RBAC
GitOps Export has three permission contexts: installer, runtime, and end user.
Installer Permissions
The installer runs:
oc apply -k manifests/overlays/install
Namespaced resources in gitops-export-console:
| Resource | API group | Verbs |
|---|---|---|
| Deployment | apps/v1 | create, get, patch |
| Service | v1 | create, get, patch |
| ConfigMap | v1 | create, get, patch |
| ServiceAccount | v1 | create, get, patch |
| Job | batch/v1 | create, get, patch |
Cluster-scoped resources:
| Resource | API group | Verbs |
|---|---|---|
| Namespace | v1 | create, get, patch |
| ConsolePlugin | console.openshift.io/v1 | create, get, patch |
| ClusterRole | rbac.authorization.k8s.io/v1 | create, get, patch |
| ClusterRoleBinding | rbac.authorization.k8s.io/v1 | create, get, patch |
The patcher Job uses a dedicated ClusterRole with get, list, patch, and update on consoles.operator.openshift.io.
Runtime Permissions
The nginx plugin pod serves static files and makes no Kubernetes API calls.

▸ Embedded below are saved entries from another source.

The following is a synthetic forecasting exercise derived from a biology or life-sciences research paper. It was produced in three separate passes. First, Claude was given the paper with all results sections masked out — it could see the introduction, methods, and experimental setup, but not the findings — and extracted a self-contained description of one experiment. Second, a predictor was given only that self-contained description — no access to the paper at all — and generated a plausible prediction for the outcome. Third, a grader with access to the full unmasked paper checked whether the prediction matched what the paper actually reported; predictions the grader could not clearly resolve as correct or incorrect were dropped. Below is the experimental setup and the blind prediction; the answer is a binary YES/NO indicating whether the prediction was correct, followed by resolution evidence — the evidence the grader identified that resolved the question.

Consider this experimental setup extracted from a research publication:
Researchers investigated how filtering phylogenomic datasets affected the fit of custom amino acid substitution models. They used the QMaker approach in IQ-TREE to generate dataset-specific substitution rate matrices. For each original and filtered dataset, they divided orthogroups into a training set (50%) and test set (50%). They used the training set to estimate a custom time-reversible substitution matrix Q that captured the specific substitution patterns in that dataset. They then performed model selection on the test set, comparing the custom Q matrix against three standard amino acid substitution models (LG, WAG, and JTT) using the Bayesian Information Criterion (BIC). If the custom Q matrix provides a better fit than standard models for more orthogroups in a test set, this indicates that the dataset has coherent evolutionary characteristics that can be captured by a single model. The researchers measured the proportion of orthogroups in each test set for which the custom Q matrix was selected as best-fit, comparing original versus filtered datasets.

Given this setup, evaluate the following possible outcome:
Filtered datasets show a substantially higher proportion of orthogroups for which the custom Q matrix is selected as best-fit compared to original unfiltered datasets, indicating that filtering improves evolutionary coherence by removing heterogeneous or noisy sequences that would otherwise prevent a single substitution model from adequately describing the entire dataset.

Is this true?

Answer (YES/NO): NO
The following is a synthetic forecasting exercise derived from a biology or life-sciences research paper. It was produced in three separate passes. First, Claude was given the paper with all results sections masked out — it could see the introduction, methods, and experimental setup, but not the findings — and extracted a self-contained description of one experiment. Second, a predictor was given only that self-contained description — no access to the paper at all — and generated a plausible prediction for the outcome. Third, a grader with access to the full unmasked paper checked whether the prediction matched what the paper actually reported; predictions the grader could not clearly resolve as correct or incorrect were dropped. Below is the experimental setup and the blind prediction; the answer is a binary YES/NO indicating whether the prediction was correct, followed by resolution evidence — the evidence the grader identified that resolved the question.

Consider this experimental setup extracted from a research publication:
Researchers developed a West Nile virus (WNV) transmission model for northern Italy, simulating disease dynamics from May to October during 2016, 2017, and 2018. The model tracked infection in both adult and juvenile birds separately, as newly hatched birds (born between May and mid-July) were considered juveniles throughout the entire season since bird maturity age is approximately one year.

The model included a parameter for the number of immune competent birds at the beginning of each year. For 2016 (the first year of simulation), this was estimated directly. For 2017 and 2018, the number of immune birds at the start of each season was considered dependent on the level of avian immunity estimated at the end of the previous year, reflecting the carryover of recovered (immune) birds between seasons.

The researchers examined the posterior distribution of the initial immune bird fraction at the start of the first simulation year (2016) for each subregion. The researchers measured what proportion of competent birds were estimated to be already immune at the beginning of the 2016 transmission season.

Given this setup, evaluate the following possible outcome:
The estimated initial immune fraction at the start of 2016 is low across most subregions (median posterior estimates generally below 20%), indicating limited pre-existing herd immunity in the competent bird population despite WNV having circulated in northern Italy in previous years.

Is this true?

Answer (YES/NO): NO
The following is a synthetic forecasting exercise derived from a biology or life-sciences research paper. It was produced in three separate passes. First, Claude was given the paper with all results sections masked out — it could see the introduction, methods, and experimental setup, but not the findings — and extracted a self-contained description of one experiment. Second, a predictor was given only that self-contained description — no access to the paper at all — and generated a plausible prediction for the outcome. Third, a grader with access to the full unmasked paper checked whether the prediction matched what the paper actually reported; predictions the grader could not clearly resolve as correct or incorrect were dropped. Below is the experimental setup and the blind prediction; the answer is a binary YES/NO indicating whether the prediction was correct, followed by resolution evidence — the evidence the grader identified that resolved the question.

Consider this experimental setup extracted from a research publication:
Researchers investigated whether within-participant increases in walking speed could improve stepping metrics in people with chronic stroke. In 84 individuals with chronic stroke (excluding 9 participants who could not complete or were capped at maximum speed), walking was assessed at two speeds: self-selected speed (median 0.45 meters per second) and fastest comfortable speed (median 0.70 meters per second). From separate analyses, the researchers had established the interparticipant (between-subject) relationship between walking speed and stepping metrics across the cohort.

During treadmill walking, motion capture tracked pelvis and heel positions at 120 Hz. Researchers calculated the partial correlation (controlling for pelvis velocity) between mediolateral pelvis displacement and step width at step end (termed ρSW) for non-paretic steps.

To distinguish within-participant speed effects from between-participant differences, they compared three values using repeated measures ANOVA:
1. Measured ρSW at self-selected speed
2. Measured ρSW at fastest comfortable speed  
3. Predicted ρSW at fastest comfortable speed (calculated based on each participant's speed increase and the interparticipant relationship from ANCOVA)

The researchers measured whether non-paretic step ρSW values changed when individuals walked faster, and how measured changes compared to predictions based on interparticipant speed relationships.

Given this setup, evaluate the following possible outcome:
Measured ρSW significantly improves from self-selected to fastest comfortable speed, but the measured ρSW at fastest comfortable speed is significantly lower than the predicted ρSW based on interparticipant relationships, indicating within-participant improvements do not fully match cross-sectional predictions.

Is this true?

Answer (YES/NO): NO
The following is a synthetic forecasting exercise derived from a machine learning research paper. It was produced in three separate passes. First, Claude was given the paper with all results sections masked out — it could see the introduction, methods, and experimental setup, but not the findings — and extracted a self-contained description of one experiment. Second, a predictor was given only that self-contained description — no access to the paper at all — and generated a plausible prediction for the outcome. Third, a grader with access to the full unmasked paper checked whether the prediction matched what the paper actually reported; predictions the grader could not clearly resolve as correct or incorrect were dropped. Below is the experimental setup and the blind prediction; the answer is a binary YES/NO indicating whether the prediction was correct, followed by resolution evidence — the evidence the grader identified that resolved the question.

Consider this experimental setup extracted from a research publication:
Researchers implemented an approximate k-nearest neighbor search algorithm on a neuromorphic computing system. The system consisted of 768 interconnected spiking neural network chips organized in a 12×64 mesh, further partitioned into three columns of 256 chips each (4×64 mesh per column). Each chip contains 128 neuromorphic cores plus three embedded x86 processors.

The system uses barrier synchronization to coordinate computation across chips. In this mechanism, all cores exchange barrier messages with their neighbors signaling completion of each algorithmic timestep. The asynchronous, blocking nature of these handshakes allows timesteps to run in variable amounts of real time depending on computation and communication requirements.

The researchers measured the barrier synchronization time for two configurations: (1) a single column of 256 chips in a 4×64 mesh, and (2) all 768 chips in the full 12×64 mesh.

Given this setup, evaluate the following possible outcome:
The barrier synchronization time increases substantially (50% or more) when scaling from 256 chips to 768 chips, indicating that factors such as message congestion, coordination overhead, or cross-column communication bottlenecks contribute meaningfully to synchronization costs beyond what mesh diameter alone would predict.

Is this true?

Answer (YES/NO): NO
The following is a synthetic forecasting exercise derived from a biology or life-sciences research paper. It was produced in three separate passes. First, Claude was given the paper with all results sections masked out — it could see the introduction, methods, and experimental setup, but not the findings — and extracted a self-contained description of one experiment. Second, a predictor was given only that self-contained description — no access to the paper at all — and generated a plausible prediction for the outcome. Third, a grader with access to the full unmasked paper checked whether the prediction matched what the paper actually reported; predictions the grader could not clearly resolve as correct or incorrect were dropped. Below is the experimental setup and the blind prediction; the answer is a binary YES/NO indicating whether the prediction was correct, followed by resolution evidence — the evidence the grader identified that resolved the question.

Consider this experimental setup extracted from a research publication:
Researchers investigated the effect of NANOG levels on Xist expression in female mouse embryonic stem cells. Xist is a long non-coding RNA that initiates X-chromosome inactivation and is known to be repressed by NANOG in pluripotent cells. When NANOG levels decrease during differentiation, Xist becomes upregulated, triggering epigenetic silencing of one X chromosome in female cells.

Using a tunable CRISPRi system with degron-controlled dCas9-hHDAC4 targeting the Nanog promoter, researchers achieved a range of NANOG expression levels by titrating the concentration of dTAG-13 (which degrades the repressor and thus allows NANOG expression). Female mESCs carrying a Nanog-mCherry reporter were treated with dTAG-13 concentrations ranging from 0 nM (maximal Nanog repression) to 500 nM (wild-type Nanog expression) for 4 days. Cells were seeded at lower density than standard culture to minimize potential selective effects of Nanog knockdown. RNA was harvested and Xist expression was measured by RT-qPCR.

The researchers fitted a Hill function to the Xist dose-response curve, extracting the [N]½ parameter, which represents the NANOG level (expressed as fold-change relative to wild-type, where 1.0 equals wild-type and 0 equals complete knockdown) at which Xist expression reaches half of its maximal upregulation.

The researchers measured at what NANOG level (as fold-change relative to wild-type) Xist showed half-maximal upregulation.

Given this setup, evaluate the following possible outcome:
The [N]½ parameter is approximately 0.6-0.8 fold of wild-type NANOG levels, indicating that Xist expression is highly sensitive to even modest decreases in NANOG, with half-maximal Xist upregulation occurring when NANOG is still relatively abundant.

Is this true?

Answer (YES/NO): NO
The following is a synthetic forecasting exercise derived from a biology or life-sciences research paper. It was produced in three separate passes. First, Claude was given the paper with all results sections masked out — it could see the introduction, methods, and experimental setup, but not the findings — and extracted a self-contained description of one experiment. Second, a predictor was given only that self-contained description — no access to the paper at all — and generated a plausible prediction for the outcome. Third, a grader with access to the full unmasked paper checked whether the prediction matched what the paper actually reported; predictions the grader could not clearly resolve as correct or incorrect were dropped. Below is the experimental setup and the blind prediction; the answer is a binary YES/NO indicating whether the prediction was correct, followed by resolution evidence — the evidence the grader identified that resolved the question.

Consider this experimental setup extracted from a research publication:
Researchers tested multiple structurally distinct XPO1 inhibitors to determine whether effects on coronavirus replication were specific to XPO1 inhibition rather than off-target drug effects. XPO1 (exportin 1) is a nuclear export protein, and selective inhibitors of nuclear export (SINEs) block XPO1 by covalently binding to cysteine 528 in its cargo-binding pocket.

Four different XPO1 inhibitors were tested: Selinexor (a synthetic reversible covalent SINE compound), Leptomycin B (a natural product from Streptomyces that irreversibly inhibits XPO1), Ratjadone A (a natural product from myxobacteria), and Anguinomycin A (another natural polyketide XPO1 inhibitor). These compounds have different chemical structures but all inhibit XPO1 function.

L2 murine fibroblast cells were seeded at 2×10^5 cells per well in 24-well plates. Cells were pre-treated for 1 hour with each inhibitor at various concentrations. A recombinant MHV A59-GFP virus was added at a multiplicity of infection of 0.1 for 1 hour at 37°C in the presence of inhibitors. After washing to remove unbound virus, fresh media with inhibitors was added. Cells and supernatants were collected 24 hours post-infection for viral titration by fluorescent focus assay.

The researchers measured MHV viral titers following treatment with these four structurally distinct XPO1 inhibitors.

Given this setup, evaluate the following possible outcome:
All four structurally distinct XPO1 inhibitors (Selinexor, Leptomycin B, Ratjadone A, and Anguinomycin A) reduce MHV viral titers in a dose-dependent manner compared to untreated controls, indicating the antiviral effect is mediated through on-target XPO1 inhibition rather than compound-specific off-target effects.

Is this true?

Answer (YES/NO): NO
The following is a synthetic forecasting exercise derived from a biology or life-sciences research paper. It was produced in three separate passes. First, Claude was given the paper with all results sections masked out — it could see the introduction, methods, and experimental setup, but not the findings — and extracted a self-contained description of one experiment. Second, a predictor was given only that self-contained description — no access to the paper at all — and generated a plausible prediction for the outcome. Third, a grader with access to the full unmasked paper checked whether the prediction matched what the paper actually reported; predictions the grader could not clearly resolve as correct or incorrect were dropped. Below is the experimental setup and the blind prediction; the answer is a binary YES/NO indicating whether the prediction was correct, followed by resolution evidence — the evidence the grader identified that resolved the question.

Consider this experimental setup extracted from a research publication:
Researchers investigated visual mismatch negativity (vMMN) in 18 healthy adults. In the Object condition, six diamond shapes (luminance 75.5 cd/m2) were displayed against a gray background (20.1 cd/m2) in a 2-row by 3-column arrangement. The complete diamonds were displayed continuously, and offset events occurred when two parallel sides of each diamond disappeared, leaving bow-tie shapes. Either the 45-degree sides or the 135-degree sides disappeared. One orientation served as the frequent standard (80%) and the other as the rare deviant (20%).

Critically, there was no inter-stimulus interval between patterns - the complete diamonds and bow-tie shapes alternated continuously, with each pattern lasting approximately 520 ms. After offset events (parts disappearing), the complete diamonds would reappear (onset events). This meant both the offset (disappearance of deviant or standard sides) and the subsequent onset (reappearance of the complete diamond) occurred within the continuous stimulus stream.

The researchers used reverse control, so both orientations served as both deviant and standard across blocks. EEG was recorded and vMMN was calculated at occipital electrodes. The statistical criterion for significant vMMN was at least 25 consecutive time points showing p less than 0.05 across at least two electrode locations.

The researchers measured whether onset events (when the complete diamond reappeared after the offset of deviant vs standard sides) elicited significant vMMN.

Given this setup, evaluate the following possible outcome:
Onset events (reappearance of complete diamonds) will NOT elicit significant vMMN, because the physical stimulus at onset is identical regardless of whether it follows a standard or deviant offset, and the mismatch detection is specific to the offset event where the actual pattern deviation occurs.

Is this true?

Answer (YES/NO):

It requires no additional RBAC grants.
End-user Permissions
The browser uses the current user's console session. The plugin needs list on each selected resource kind in the target namespace.
| Kind | Resource | Default selected |
|---|---|---|
| Deployment | deployments.apps | yes |
| StatefulSet | statefulsets.apps | yes |
| DaemonSet | daemonsets.apps | yes |
| Job | jobs.batch | yes |
| CronJob | cronjobs.batch | yes |
| Service | services | yes |
| Route | routes.route.openshift.io | yes |
| Secret | secrets | yes |
| ConfigMap | configmaps | yes |
| PersistentVolumeClaim | persistentvolumeclaims | yes |
| NetworkPolicy | networkpolicies.networking.k8s.io | yes |
| HorizontalPodAutoscaler | horizontalpodautoscalers.autoscaling | yes |
| BuildConfig | buildconfigs.build.openshift.io | yes |
| ImageStream | imagestreams.image.openshift.io | yes |
| ImageStreamTag | imagestreamtags.image.openshift.io | no |
| Role | roles.rbac.authorization.k8s.io | no |
| RoleBinding | rolebindings.rbac.authorization.k8s.io | no |
| ServiceAccount | serviceaccounts | no |
Minimum Reader Role
Use this as a starting point for a user who should scan all supported resource kinds in one namespace.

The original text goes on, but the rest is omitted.